Democrats and Republicans in the House and Senate also say they want to stop the military from transferring surplus equipment to police departments. That's a debate that has raged for years, particularly after the 2001 terror attacks in New York and Washington, D.C., when police departments bulked up to meet new threats.

Rep. Ruben Gallego, an Arizona Democrat and Marine veteran who served in Iraq, said Monday that "our neighborhoods aren't war zones."

"I will push for the House to restrict the program that provides military gear to police departments," Gallego said. "... Militarized police make communities less safe by growing the divide between officers and citizens they are sworn to protect."

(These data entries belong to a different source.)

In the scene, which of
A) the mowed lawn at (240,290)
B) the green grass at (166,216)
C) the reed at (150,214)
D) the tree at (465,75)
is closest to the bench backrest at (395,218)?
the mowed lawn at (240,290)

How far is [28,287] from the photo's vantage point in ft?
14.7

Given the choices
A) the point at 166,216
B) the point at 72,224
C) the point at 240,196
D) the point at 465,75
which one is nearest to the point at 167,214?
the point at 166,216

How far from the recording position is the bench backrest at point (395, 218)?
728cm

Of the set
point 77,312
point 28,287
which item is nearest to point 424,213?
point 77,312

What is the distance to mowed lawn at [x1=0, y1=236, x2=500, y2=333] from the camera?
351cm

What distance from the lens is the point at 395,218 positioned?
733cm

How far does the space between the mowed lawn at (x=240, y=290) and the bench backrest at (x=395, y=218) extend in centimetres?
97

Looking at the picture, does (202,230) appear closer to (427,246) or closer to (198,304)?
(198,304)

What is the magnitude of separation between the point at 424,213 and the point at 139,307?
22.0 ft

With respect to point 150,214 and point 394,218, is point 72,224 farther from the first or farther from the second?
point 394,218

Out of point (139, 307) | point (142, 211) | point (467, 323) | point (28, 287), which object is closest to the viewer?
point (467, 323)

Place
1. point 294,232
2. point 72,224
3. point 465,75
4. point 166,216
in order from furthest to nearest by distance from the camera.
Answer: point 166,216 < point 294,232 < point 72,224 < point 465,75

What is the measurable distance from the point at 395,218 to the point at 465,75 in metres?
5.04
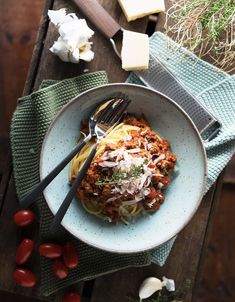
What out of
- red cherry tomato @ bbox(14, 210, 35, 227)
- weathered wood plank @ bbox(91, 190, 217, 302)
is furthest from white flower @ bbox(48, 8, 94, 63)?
weathered wood plank @ bbox(91, 190, 217, 302)

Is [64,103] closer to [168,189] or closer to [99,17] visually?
[99,17]

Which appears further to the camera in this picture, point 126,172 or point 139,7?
point 139,7

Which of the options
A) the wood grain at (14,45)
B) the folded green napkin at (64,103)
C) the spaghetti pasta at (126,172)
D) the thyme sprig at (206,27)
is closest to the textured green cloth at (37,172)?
the folded green napkin at (64,103)

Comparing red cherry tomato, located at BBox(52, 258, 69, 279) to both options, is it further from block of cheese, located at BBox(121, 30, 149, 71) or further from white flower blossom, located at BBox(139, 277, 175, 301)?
block of cheese, located at BBox(121, 30, 149, 71)

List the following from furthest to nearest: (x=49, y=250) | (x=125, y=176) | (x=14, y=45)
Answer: (x=14, y=45) → (x=49, y=250) → (x=125, y=176)

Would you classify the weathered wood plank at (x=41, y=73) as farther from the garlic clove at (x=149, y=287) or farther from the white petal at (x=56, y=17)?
the garlic clove at (x=149, y=287)

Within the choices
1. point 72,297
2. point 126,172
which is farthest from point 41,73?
point 72,297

In the Senate, Brian Schatz, a Hawaii Democrat, said he'll introduce an amendment to the NDAA to discontinue the program that transfers military weapons to local police departments, which is known as 1033.

"It is clear that many police departments are being outfitted as if they are going to war, and it is not working in terms of maintaining the peace," Schatz told The New York Times. "... It's time to recalibrate this program. Just because the Department of Defense has excess weaponry doesn't mean it will be put to good use."

Doug Stafford, chief strategist for Sen. Rand Paul, a Kentucky Republican, tweeted his support for Schatz's plan.

"We've been doing this one [for] years," he said. "Happy to help."

Editor’s note: This story was updated to reflect the U.S. Park Police statement about actions taken against some protestors.